ALBUM REVIEW: Fantasia – Slift
Since forming in 2016, French psychedelic trio SLIFT haven’t so much torn up the rock genre rulebook as rewritten the whole thing completely in an unknown alien language before burning it to ashes, blowing the ashes up, then sending whatever’s left on a rocket into deep space. Their acclaimed third album, 2024’s Ilion, was made up of a series of expansive, spaced-out sci-fi epics which explored themes influenced by Greek mythology. Its follow-up, Fantasia, is a leaner, more grounded offering though is no less ambitious in both its musicality and its concept.
SLIFT have been hailed in recent years as saviours of heavy psychedelic music, their musical influences very much rooted in the stalwarts of the genre before layering experimental sounds and themes on top of those influences to create something genuinely unique and exciting. Imagine HAWKWIND, BLACK SABBATH and PINK FLOYD jamming with FUGAZI and TALKING HEADS and you’ll be somewhere near but also fifteen million miles away.
Album opener and title track Fantasia demonstrates this perfectly. Starting off with howling feedback and a thundering, doomy rhythm section before Jean Fossat’s desperate post-punk cries elevate the song beyond the familiar, it is a rallying cry for a desperate world to find “a fire for your soul” and “take away the pain on your shoulders.” Sparkling shimmering keyboards lift the song further, reminiscent of the spacier moments on Ilion. Cleverly, this same keyboard pattern continues into Corrupted Sky, a song which really showcases the musical talents of the trio. Drummer Canek Flores’ driving, urgent verse patterns add an infectious groove under Jean’s Ian Mackaye-like vocals. This really is a song that somehow blends the edge of The Argument era FUGAZI and the groove of SABBATH, and it works even better than one might imagine. The anger and desperation in the vocal delivery sits perfectly alongside the songs themes of fear, xenophobia and finding the strength to stand up for those who can’t stand up for themselves.
In contrast to their last effort then, Fantasia is an undoubtedly human record, one inspired by the band’s desire to finally speak out about the state of our world today and a concept that is expanded upon in album highlight The Village which tells the story of a stranger arriving in “a village by the sea”, only to be rejected by its inhabitants who “call me a liar…and say I poisoned their water.” It builds from an ominous, unnerving march to a desperate cry for help in its chorus with the music, lyrics and theme combining into as perfect a five minutes as you can experience in a piece of experimental rock music.
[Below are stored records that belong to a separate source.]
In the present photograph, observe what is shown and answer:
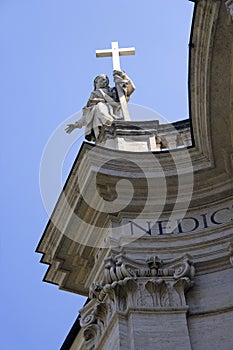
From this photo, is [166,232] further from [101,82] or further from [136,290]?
[101,82]

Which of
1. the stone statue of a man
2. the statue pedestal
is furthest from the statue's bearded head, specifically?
the statue pedestal

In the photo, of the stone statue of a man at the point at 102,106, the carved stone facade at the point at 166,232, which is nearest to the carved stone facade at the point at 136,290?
the carved stone facade at the point at 166,232

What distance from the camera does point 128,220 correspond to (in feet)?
42.0

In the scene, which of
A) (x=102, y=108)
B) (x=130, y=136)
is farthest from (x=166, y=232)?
(x=102, y=108)

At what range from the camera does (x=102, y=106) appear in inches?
598

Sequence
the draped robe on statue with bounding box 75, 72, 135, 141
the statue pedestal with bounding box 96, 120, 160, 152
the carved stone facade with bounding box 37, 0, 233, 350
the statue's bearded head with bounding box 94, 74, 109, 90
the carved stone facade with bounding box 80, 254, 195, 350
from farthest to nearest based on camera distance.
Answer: the statue's bearded head with bounding box 94, 74, 109, 90 → the draped robe on statue with bounding box 75, 72, 135, 141 → the statue pedestal with bounding box 96, 120, 160, 152 → the carved stone facade with bounding box 80, 254, 195, 350 → the carved stone facade with bounding box 37, 0, 233, 350

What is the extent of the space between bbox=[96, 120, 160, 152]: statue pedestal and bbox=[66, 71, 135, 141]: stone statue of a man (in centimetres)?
43

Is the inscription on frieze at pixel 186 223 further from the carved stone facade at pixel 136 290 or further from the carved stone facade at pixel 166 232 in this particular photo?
the carved stone facade at pixel 136 290

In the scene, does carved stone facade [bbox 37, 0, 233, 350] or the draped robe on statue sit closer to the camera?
carved stone facade [bbox 37, 0, 233, 350]

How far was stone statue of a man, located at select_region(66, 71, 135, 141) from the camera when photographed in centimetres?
1495

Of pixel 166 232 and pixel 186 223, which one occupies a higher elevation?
pixel 186 223

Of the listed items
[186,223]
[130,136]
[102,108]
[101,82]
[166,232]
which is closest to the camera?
[166,232]

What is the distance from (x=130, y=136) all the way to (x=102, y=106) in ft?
4.23

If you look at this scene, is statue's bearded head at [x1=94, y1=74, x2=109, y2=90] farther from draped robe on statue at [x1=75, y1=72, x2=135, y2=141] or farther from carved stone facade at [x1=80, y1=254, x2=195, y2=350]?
carved stone facade at [x1=80, y1=254, x2=195, y2=350]
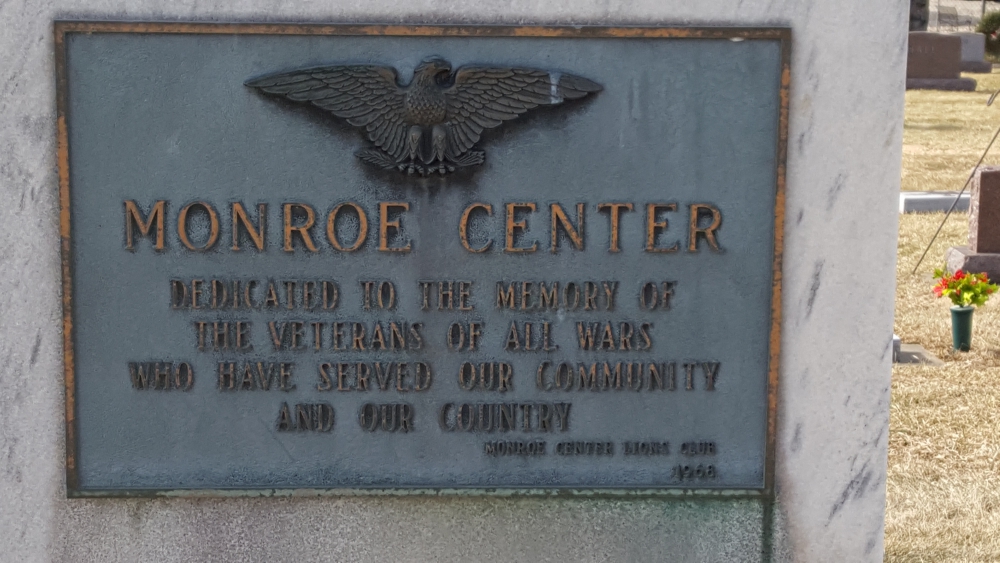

Kurt Ballou of CONVERGE has mixed the record and has done a phenomenal job in balancing everything to give it a huge yet totally organic sound. The keyboards never overpower, the drums, bass and guitars sit in the mix alongside each other without anything being swallowed up and Jean Fosset’s astonishing vocals complement it all, sometimes soaring over it and at others sitting back to let the rest of the band work their magic.
A Storm Of Wings sees the band return to a more traditional stoner rock groove, albeit one that sounds like it’s being led by an entirely unhinged David Byrne-esque frontman, while the mournful doom of album closer Secret Mirror will no doubt keep the more traditional Iommi riffheads engaged. However, it’s in Fantasia’s most unexpected moments where the real magic lies. In Orbis Tertius for example, a song inspired by postmodern writer Jorge Luis Borges’ short story of the same name which tells a tale of an entirely fictional world bleeding into the reality of our own. Musically progressive and complex, it is still so tied into the heavy groove laid down by Flores and bassist Remi Fosset that it is both wonderfully familiar and completely insane at the same time. Catchy and angular. Mad and making perfect sense. This is the beauty of this record. It is like discovering music from a different dimension.
Fantasia is not just an incredible psychedelic rock record, it is an incredible rock record full-stop. Somehow SLIFT continue to push the boundaries and in doing so are creating some of the most exciting heavy music around.
Rating: 10/10

Fantasia is set for release on June 5th via Sub Pop.